Deconstruction…

27 March 2026 – You’ve already met a few of my obsessions — e.g. winter moss, H-frame hydro poles, crows, even (briefly, as a new Vancouverite) umbrella stands. Here is one more. I tend to deconstruct construction sites.

It does make me laugh.

Not just the pun. Especially the thought that, all these decades later, I arguably have something in common with Jacques Derrida et al. — those hyper-intellectuals who created such a storm in the 1960s/70s world of philosophical, literary and political analysis. At the time, it made my head ache, and their scholarly version of it still does.

But, hear me out. I can make a case for claiming that when I see a construction site, my instinctive reaction satisfies the basic definition of “deconstruction.”

May I quote the Cambridge Dictionary? Thank you. To deconstruct is to “break something down into its separate parts in order to understand its meaning, especially when this is different from how it was previously understood.”

My usual reaction is not to see construction sites as collections of machinery doing important things, or as the rampant capitalist destruction of the environment, or as a personal inconvenience — three examples of ways they are commonly understood.

Without conscious intent, I slide into seeing them differently.
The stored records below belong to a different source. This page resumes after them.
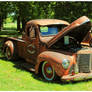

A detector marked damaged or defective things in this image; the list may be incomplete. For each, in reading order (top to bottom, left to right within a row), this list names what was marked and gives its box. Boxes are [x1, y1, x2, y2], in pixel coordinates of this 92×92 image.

rusty pickup truck [0, 16, 92, 81]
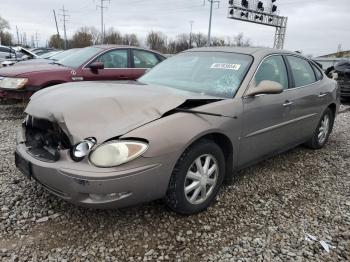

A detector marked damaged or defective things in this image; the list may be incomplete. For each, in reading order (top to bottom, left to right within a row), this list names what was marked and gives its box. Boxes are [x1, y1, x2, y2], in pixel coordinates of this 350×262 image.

broken headlight [71, 137, 95, 162]
crushed front bumper [15, 143, 174, 209]
crumpled front hood [26, 81, 211, 144]
broken headlight [89, 140, 148, 167]
damaged buick lacrosse [15, 47, 340, 215]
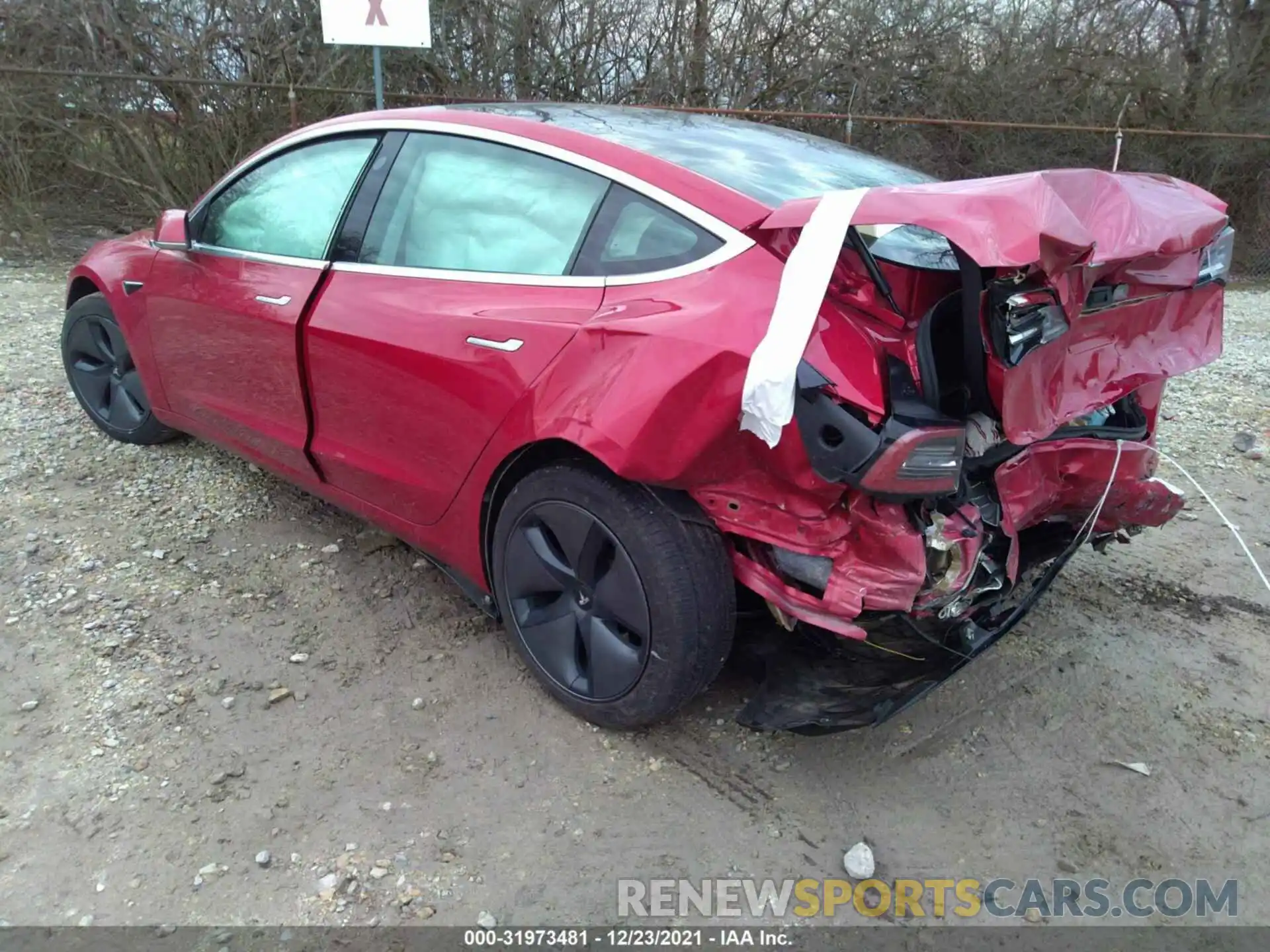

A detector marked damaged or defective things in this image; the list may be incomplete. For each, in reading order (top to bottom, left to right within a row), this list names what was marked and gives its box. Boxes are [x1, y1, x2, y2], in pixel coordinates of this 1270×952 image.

crumpled hood [751, 169, 1228, 275]
broken headlight [1196, 227, 1233, 287]
broken headlight [990, 288, 1069, 368]
severe front damage [516, 169, 1228, 735]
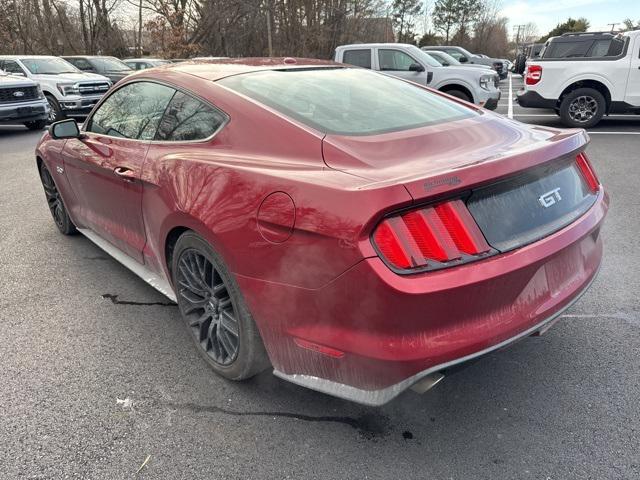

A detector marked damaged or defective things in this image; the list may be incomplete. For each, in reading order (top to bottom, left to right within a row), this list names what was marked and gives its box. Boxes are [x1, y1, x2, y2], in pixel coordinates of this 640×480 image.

pavement crack [103, 292, 178, 308]
pavement crack [162, 402, 388, 438]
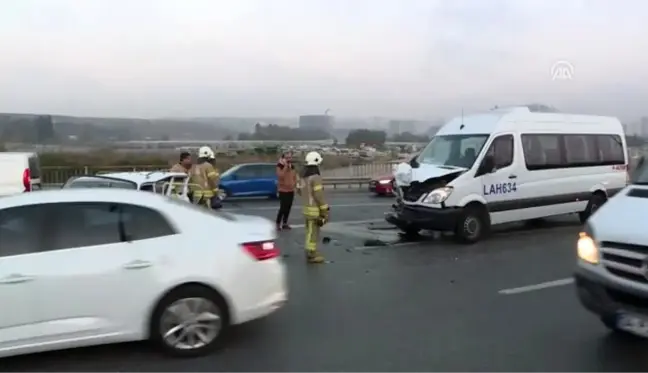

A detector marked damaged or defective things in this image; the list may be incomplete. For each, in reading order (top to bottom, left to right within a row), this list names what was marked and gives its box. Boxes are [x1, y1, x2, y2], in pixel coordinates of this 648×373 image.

damaged vehicle front [388, 132, 488, 243]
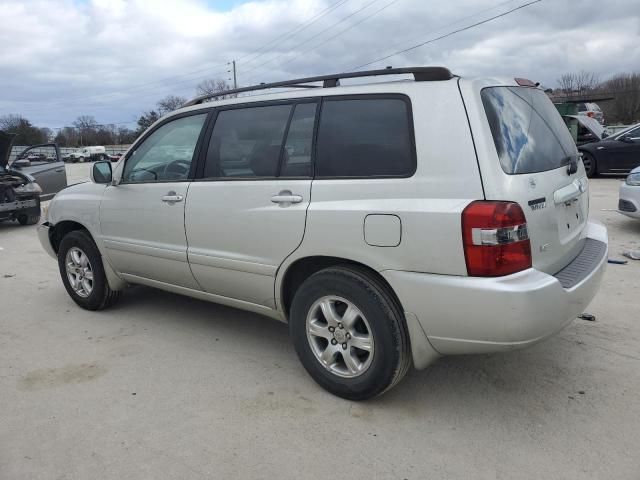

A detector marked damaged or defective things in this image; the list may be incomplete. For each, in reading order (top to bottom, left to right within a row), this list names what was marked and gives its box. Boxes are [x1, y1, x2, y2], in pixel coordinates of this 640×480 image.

damaged car [0, 130, 65, 226]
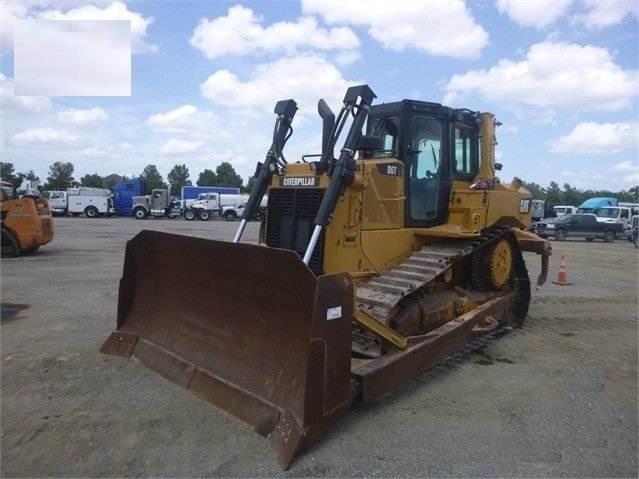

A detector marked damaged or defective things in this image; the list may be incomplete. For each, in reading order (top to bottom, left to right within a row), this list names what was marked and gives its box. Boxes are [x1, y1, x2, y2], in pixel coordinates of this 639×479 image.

rusty blade surface [100, 231, 352, 470]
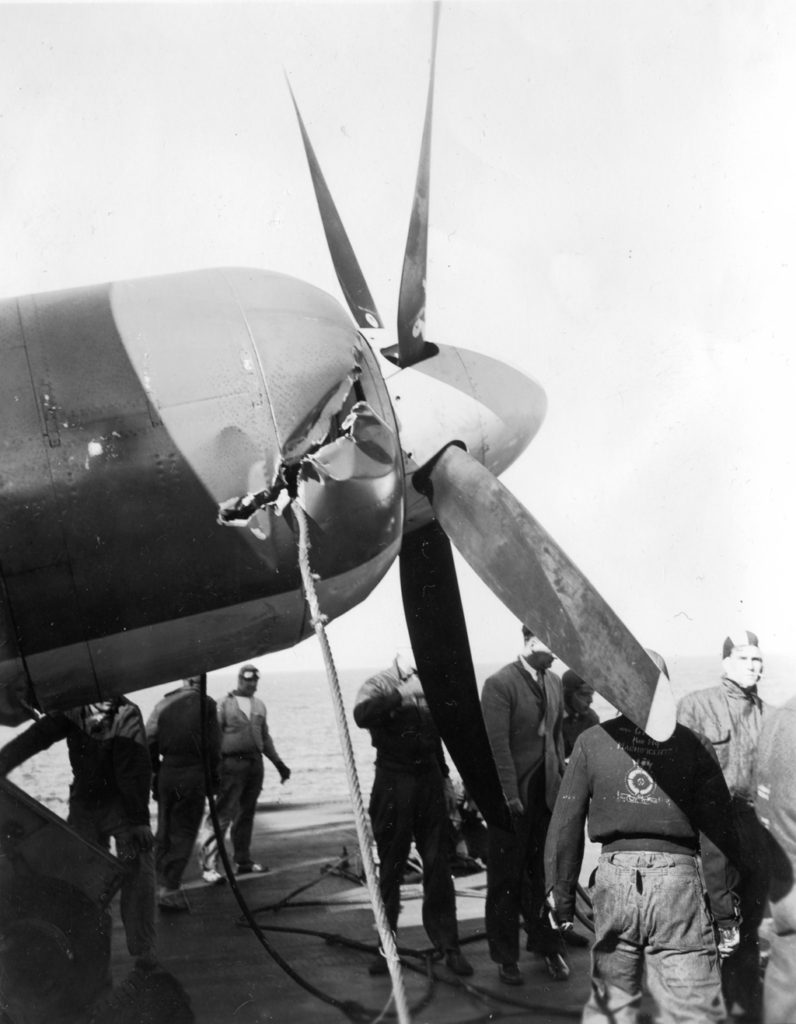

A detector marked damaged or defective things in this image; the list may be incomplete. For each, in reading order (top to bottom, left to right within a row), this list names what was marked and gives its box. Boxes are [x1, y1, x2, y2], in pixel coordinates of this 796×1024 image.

bent propeller blade [286, 76, 386, 332]
bent propeller blade [390, 2, 442, 370]
metal tear damage [218, 400, 398, 544]
bent propeller blade [402, 520, 512, 832]
bent propeller blade [416, 444, 676, 740]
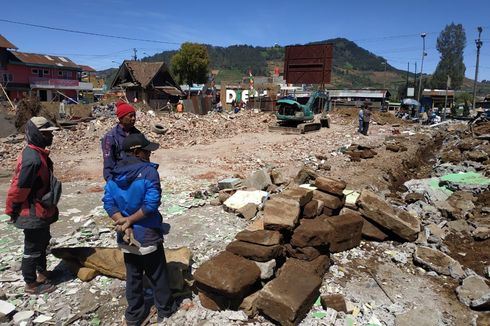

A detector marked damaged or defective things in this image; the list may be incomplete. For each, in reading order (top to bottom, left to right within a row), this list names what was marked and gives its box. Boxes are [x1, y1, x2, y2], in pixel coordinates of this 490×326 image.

rusty metal sheet [284, 43, 334, 84]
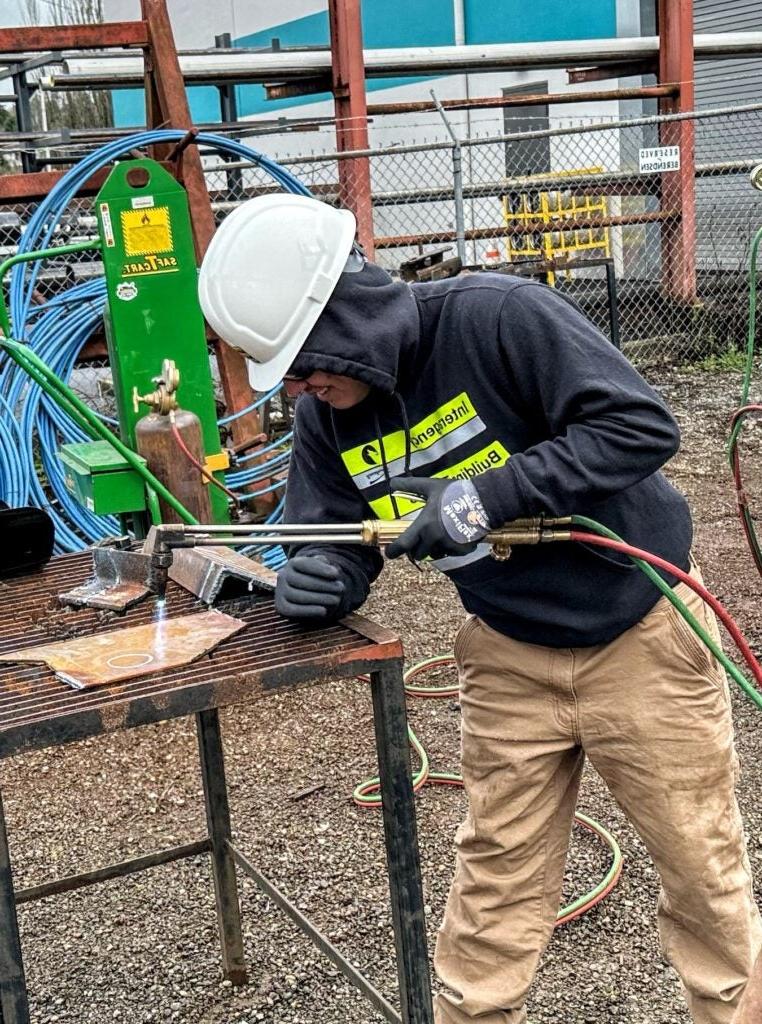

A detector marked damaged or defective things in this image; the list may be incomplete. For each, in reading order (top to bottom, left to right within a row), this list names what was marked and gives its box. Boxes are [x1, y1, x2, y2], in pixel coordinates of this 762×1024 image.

rusty steel beam [0, 22, 148, 53]
rusty steel beam [141, 0, 266, 493]
rusty steel beam [327, 0, 374, 258]
rusty steel beam [366, 83, 675, 114]
rusty steel beam [372, 206, 675, 248]
rusty steel beam [659, 0, 696, 303]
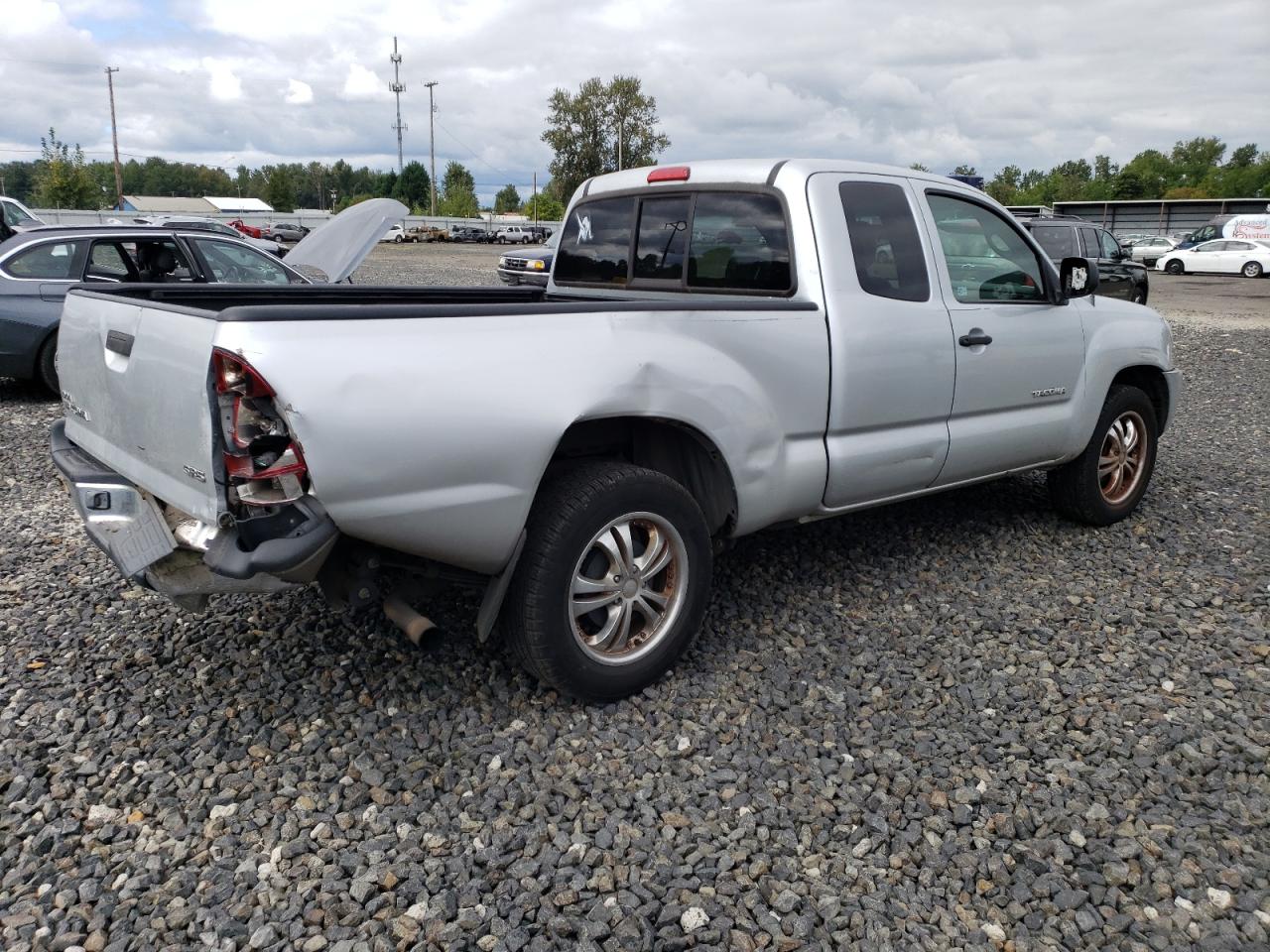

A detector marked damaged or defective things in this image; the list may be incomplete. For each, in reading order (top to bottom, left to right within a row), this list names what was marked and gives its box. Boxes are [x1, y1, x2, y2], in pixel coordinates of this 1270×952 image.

damaged rear bumper [51, 420, 337, 606]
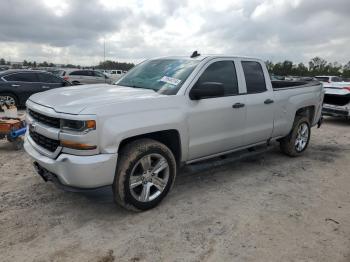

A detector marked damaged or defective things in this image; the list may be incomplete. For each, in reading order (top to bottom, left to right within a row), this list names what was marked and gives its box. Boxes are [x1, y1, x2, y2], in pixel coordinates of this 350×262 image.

damaged vehicle [25, 54, 322, 211]
damaged vehicle [316, 75, 350, 118]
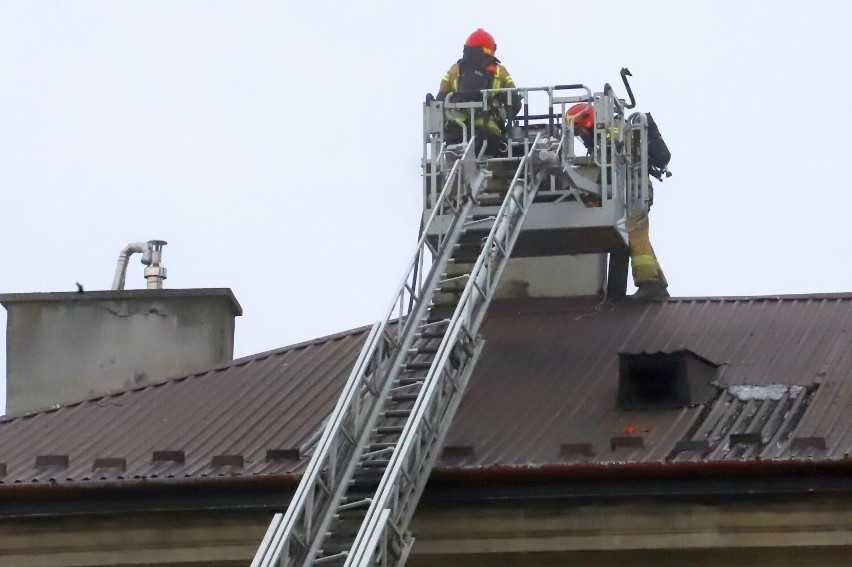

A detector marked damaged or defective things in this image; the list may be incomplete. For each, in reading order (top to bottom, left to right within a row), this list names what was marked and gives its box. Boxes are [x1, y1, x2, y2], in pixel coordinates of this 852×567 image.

rusty brown roof panel [0, 292, 848, 488]
damaged roof section [0, 292, 848, 488]
burnt roof area [0, 292, 848, 502]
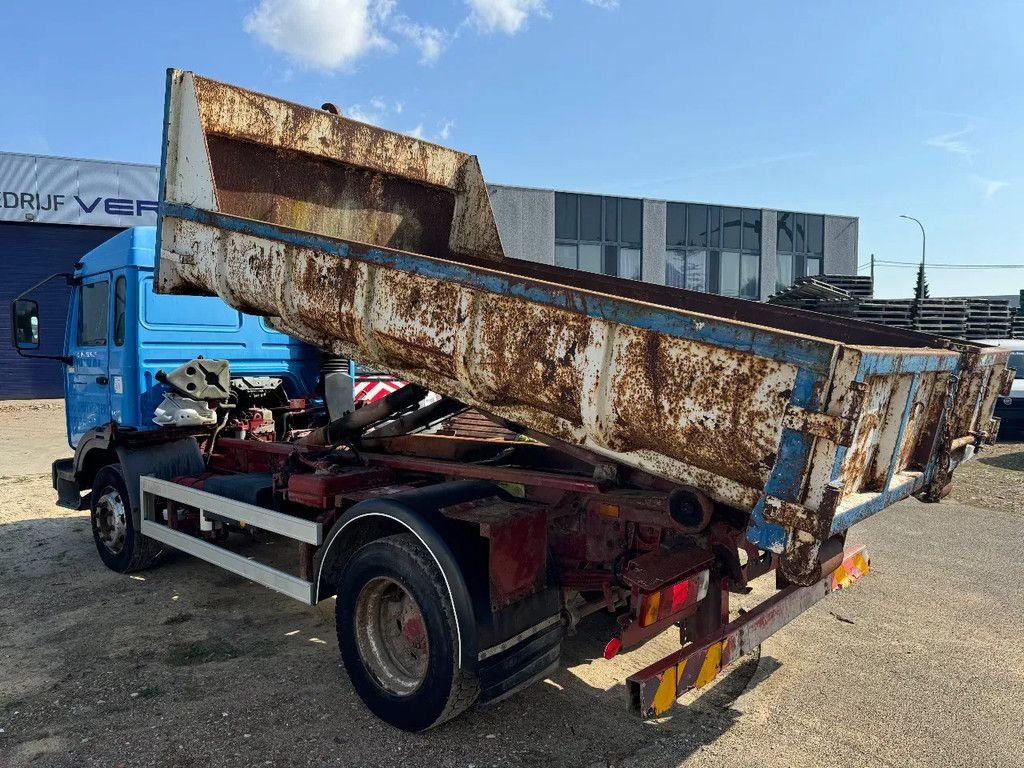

When I look at them, they deconstruct into patterns of colours and shapes and the giddy interactions that set those patterns dancing.

For example, this bike lane enhancement project rolling out along East 1st Avenue, just west of Quebec Street:

I stand at the barrier and bounce around with all those shapes! all those colours!

Horizontal & vertical & up close & far away & bright orange & screaming yellow & deep blue & rectangles & triangles & right angles & curves… Even that lovely block of negative-space blue sky, ‘way down there to the west.

Or, half a block to the east, this sewer repair project right at East 1st and Quebec.

I align my camera with a gap in the fence and (not literally) fall into one corner of the groundwork.

Triangular cone & vertical pole & mesh fence & rectangular slabs & tubes & black & orange & yellow & some gritty pavement while we’re at it.

Later I’m in the alley between Quebec and Main streets, immediately south of the construction that will one day — late 2027, if all goes reasonably well — turn into the Mount Pleasant Station for the extension to the Millennium Subway Line, now boring its tortuous way westward to Arbutus.

I take a long shot, and — I give you fair warning — I commit the basic, bonehead camera-idiot error. Parallax!

Parallax to the max, and I don’t care. I didn’t know how to prevent it, and I quite enjoy the effect: an impressionistic if not literal truth, a Mad Hatter’s Tea Party moment, with the buildings on the right leaning forward to peer into the construction site on the left, and the crane apparently about to whack that building on its head and teach it to behave itself.

Still, if you can stop laughing at my technical blunders, I invite you to enjoy all those shapes, all those textures, all the colours. The whole dance, and the energy of that dance.

I look up, to the left.

Intersections, textures, colours, shapes. More negative-space sky.

I look up, to the right.

Ohhh, there’s a whole corps de ballet dancing around that hydro pole.

Ground level again. Phew.

The calm authority of a single vertical pole…

parked, and it doesn’t care, right next to a very bad-tempered no-parking sign on the fence.

I orient to the pole, give my head a little shake, feel my feet firm on the ground, and rein in my deconstructionist fantasies. Adieu, l’analyse derridiste… Then, staggering only slightly, I leave the alley.